Give the lines again exactly, from the one holding "Across the set" to the last line of the listing below, both ends included and nothing added.

* begin *

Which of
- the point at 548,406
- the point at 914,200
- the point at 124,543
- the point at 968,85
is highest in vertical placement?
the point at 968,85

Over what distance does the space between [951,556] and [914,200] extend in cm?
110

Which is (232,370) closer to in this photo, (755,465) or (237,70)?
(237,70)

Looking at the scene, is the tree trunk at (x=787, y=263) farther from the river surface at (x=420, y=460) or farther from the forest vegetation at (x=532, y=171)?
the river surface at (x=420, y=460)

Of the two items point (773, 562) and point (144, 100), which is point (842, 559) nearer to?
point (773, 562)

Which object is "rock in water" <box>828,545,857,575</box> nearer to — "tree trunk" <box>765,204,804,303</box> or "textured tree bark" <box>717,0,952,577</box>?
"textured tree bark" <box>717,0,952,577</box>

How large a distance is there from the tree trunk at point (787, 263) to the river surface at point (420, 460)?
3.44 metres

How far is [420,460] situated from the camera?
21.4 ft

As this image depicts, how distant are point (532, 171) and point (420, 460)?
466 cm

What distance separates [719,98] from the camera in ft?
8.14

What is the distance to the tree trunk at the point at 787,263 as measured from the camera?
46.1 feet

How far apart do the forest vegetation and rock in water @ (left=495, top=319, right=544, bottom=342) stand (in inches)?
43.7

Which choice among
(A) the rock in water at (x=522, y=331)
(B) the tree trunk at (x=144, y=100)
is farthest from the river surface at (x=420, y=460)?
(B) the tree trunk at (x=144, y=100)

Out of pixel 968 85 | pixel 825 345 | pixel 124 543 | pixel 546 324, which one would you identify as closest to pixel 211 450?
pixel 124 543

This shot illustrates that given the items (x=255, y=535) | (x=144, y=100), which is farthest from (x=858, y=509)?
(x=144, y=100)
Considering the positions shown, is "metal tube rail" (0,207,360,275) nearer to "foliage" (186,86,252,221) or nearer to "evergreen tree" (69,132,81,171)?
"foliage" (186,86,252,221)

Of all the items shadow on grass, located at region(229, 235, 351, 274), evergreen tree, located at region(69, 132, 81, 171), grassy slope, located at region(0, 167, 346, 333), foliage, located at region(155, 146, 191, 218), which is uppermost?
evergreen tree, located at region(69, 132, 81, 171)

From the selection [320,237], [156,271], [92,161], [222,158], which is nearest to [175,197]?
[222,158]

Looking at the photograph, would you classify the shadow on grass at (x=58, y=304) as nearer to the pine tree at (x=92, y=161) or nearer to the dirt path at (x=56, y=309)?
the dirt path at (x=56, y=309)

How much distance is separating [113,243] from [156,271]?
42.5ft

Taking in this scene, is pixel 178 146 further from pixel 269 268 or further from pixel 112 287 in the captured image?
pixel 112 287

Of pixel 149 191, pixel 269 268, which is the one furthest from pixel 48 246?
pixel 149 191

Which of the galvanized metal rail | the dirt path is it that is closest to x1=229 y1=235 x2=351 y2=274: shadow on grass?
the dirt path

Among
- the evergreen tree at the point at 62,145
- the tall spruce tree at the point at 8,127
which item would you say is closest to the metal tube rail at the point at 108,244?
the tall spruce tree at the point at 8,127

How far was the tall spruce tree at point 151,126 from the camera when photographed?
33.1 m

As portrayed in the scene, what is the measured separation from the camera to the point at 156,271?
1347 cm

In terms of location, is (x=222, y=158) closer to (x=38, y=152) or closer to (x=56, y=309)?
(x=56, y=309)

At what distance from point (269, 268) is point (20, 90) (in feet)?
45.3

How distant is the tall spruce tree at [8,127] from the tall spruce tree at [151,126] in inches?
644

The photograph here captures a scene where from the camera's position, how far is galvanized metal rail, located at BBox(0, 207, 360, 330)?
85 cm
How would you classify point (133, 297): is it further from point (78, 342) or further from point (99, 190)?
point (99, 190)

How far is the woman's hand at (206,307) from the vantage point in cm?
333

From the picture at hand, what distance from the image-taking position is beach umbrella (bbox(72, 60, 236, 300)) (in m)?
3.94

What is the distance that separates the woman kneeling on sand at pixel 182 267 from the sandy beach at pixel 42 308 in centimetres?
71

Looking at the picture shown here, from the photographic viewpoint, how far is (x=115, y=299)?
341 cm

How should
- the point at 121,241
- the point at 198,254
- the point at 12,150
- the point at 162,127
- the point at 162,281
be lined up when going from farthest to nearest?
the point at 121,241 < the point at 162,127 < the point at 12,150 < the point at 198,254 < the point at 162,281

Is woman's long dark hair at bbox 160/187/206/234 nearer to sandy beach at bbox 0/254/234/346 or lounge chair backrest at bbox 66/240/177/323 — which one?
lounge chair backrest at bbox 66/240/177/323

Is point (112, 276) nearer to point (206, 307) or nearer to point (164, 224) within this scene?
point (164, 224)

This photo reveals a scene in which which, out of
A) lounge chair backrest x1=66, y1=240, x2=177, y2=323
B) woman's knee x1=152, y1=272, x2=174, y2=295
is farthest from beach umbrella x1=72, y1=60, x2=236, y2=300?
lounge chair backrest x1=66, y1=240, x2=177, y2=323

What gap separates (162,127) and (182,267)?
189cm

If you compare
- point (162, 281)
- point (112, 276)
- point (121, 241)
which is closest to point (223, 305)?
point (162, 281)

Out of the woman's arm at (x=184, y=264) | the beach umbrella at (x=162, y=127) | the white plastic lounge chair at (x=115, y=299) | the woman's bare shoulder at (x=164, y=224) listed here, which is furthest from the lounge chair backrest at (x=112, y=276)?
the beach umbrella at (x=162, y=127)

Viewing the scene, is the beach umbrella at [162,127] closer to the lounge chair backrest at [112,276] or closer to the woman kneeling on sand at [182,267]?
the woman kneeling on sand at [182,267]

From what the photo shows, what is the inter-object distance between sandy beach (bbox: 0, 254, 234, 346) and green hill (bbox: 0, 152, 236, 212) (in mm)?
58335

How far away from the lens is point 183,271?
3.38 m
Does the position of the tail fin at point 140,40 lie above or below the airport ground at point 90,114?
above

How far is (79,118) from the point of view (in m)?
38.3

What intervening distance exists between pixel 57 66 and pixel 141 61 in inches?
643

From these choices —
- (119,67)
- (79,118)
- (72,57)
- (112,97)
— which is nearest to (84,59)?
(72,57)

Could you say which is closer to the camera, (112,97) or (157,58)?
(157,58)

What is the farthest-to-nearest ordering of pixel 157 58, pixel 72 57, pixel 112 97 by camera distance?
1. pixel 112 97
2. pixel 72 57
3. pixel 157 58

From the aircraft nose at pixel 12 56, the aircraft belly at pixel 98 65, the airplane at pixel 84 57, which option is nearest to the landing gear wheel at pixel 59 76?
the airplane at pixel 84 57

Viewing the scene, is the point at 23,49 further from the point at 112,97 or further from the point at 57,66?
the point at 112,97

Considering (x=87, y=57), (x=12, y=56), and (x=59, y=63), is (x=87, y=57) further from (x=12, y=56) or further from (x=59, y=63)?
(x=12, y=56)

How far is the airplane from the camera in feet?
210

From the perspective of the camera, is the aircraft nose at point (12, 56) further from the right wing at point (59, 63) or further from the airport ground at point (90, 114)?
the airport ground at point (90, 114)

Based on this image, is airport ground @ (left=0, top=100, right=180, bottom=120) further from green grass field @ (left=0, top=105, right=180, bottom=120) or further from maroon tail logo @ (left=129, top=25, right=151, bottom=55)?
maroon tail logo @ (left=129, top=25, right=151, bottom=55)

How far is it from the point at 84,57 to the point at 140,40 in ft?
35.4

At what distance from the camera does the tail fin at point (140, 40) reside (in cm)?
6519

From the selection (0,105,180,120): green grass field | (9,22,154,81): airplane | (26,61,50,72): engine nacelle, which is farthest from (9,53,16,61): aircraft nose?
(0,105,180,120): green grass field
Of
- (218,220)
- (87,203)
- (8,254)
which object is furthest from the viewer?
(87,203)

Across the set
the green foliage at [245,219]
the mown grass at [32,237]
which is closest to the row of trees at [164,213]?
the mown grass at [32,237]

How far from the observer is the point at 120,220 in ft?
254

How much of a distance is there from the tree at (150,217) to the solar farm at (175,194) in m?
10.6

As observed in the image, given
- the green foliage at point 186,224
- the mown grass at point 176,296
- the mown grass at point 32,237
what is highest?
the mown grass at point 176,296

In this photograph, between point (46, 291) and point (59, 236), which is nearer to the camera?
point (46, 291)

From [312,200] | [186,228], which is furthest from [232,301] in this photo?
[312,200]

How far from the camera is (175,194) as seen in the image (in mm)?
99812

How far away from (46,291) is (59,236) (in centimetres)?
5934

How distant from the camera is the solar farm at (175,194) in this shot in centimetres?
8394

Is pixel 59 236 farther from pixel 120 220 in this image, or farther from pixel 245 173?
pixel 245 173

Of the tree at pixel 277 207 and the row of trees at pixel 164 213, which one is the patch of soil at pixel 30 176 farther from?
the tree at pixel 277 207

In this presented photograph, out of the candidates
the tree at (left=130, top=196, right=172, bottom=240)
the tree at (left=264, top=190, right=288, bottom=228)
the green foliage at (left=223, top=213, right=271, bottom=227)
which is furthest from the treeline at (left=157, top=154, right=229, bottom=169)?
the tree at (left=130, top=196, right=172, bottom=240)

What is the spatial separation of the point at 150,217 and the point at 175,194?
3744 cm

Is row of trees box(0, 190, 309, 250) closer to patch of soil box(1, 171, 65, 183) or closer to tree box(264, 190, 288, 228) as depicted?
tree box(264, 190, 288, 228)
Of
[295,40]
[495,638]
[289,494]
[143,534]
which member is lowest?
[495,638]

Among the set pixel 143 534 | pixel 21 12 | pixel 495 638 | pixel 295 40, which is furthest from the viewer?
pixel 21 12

* end *

## WRITTEN RESPONSE:
Across the set
the green foliage at [245,219]
the mown grass at [32,237]
which is closest to the row of trees at [164,213]?
the mown grass at [32,237]

How far from the observer is the point at 120,220 in ft?
254

How much of a distance is there from the tree at (150,217) to the solar farm at (175,194) in m?
10.6

As observed in the image, given
- the green foliage at point 186,224
- the mown grass at point 176,296
- the mown grass at point 32,237
what is highest?
the mown grass at point 176,296

In this photograph, between point (46, 291) and point (59, 236), which is nearer to the camera?
point (46, 291)

From [312,200] | [186,228], which is furthest from [232,301] in this photo?
[312,200]

How far from the camera is (175,194) as seen in the image (in mm)?
99812

How far away from (46,291) is (59,236) (in centimetres)?
5934

How distant from the camera is the solar farm at (175,194) in this shot in centimetres?
8394

Is pixel 59 236 farther from pixel 120 220 in this image, or farther from pixel 245 173?
pixel 245 173

Of the tree at pixel 277 207 and the row of trees at pixel 164 213, which one is the patch of soil at pixel 30 176 farther from?
the tree at pixel 277 207

In this presented photograph, out of the candidates
the tree at (left=130, top=196, right=172, bottom=240)
the tree at (left=264, top=190, right=288, bottom=228)
the green foliage at (left=223, top=213, right=271, bottom=227)
which is furthest from the treeline at (left=157, top=154, right=229, bottom=169)?
the tree at (left=130, top=196, right=172, bottom=240)

What is the spatial separation of the point at 150,217 and the point at 175,194?
3744 cm

Is row of trees box(0, 190, 309, 250) closer to patch of soil box(1, 171, 65, 183) or closer to tree box(264, 190, 288, 228) as depicted?
tree box(264, 190, 288, 228)
Of
[295,40]
[495,638]
[289,494]
[143,534]
which member is lowest?
[495,638]

Among the set pixel 143 534 | pixel 21 12 | pixel 495 638 | pixel 295 40, which is furthest from the viewer?
pixel 21 12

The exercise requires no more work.